Chris - Talk us through then, if one subjects people who've got these sorts of conditions like OCD to the sorts of brain scans you're talking about, what is wrong with the connectivity that means they tend to have the problems that bother them?

Trevor - Well that's again another million dollar question. We think that there's actually an imbalance in the frontal lobes and some of the areas become overactive and some become underactive. That's basically the story. As a means of therapy, one wants to rebalance the functioning of these regions. Now the region that becomes underactive is precisely this area that mediates what we call inhibition and cognitive flexibility and affects, as I said previously, the ability to switch between your goal-directed system, which is in another part of the frontal lobe function, and the habit system, which is a bit more primitive and depends more on the striatum, for example.

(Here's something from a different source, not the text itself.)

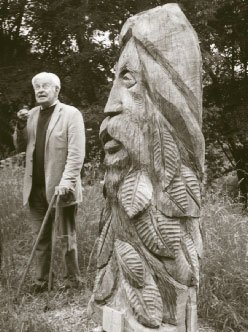"""John stands beside his sculpture """"The Spirit of the Woods"""". (Phil Hinton)"""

Chris - If you ask someone who's got this problem and they are getting to the stage where they're washing their hands with bleach, if you say to them, 'Do you think that's a sensible thing to do?' Do they know it's not helpful to do that, but they just can't stop it? Or does the nagging part of them think, 'No, I really am doing some good with this bleach?'

Trevor - That's an interesting question. I think probably both of those in different patients in a sense. So in other words, one patient would say, 'Well of course I know it's stupid to do this, but I just can't help myself.' Another patient might believe perhaps early on in the disorder that it's actually goal directed. But our hypothesis is that there may be a transition from that state to the more compulsive state where you just simply can't control it.

Chris - But why in some people is it contagion on their hands? They're worried about germs, but they're very happy with all other aspects of their life. Whereas another person, they'll be worried about thieves breaking into their house and stealing things. If there's something fundamentally wrong with the wiring in the front part of the brain, shouldn't they have all these problems all the time?

Trevor - I think they do. There's a lot of symptom substitution in OCD. You might start off with somebody who's worried about germs, but then you may show a transition to having checking problems or hoarding problems even. I think these symptoms can be substitutable and I think there's a general tendency to be compulsive, which is expressed in different ways. Now, that's a hypothesis, but I think there's some evidence to support that. It arises from this being a general problem, but why they fixate on particular things initially is probably due to specific experiences. If you are a bit compulsive and you experience the pandemic, for example, you might become focused on germs and that might exaggerate your existing tendency already to be a bit worried about germs. So, I do agree that's an interesting issue: why precisely did you get these particular symptoms? But I think they can generalise to some degree as well.